--- START OF Text passage ---
Right before my first programming assignment at my University, we all had big expectations regarding the language we had to work with. Back then Visual Basic, C++ and Delphi were the big guys, but I as much as my colleagues agreed, maybe that was a too much for starting. C seemed the most promising option, it was after all, the language of the hackers. All the real macho programmers could code any thing they dreamed in it.

You cannot imagine our surprise when we found out that our assignments were to be made in something called Ada. Greatly concerned about the quality of our education, we started our own research.

A language from 1983? Come on! It is older than C! It looked like some evil board of professors wanted to punish us with a Cobol or Fortran look alike. Sadly, even those languages were heard of, maybe as dinosaurs, but even so, much more than it. What was it good for anyway? That thing was born in the hands of the USA army, but they seemed to ditch its development. At first sight, not a single company cared about it.

Ever since all went just bad. Suddenly programming became harder. That stupid compiler could not stop complaining at every single line of code. The semester went through with a great deal of pain. After such experience, the question about which programming language was used in every other course had quite a deep meaning along it.

However I've always had this nasty habit of calling for trouble with the most challenging solutions. So I started picking up language and compiler oriented courses. I've been always convinced that understanding what is going on between the language and the machine can help me to become a far better programmer. That way you can quickly find the most efficient way to execute your code, the safest coding style, all your options... and quite specially, to understand those moments when you have a hard time trying to understand why your code is not doing what is supposed to do. You might very well call it: the Coding-X-Vision Superpower.
--- END OF Text passage ---
--- START OF Extracted records ---
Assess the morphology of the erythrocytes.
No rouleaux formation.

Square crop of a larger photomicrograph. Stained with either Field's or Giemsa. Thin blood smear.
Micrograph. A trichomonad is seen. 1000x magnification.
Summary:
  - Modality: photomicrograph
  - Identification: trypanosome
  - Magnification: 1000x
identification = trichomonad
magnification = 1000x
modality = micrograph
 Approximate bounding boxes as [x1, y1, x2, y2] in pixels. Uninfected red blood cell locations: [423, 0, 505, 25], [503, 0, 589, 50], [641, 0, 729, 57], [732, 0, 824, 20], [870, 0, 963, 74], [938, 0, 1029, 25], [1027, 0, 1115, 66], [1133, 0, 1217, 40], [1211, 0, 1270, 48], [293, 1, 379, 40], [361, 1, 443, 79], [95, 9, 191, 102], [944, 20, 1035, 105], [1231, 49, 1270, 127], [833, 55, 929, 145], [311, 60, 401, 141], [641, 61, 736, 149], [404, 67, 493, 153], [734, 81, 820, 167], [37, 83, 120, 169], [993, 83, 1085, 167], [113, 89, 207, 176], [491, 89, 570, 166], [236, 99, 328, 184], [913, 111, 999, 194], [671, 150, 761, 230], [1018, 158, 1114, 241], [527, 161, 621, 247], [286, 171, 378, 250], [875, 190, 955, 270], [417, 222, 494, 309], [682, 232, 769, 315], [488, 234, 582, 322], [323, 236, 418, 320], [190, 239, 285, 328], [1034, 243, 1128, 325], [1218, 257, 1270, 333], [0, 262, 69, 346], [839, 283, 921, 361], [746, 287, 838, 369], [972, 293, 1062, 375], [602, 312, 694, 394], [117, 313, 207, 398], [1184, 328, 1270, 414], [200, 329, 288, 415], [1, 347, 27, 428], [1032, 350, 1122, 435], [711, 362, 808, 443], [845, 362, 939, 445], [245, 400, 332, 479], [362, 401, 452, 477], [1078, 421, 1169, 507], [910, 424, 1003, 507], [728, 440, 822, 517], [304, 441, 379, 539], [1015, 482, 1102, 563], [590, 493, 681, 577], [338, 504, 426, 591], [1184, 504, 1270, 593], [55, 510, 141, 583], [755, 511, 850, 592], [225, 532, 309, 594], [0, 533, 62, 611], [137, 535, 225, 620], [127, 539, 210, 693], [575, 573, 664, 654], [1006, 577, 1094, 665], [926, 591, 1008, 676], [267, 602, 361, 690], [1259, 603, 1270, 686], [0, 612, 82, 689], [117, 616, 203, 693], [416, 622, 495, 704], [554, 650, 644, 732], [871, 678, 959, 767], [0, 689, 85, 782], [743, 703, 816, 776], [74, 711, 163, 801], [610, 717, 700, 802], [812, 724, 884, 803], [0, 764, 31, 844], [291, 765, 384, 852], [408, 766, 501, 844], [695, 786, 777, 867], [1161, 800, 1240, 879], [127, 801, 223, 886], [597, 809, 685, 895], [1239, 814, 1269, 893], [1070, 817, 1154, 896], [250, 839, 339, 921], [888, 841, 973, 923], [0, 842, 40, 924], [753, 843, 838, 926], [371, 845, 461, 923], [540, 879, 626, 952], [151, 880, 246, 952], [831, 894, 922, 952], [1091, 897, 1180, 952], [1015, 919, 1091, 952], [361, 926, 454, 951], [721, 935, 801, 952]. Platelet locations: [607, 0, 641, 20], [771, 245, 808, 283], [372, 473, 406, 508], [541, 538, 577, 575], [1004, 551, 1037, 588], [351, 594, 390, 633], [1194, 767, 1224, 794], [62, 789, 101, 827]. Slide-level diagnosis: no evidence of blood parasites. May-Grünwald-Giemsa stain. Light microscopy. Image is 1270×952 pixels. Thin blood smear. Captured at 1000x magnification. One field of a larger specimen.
--- END OF Extracted records ---
### [Tasks]
1. In the passage about learning Ada, what year does the language date from?
2. Decide whether each statement agrees with the passage about learning Ada. Answer yes or no for each, quoting the words of the passage that settle it.
(a) The students' assignments were to be written in C.
(b) The compiler complained at every line of code.
(c) The writer began taking language and compiler oriented courses.
3. Copy the passage about learning Ada word for word, starting at "A language from" and ending at "meaning along it.".

### [Results for the exercise]
1. 1983

2.
(a) No: "our assignments were to be made in something called Ada."
(b) Yes: "That stupid compiler could not stop complaining at every single line of code."
(c) Yes: "So I started picking up language and compiler oriented courses."

3.
A language from 1983? Come on! It is older than C! It looked like some evil board of professors wanted to punish us with a Cobol or Fortran look alike. Sadly, even those languages were heard of, maybe as dinosaurs, but even so, much more than it. What was it good for anyway? That thing was born in the hands of the USA army, but they seemed to ditch its development. At first sight, not a single company cared about it.

Ever since all went just bad. Suddenly programming became harder. That stupid compiler could not stop complaining at every single line of code. The semester went through with a great deal of pain. After such experience, the question about which programming language was used in every other course had quite a deep meaning along it.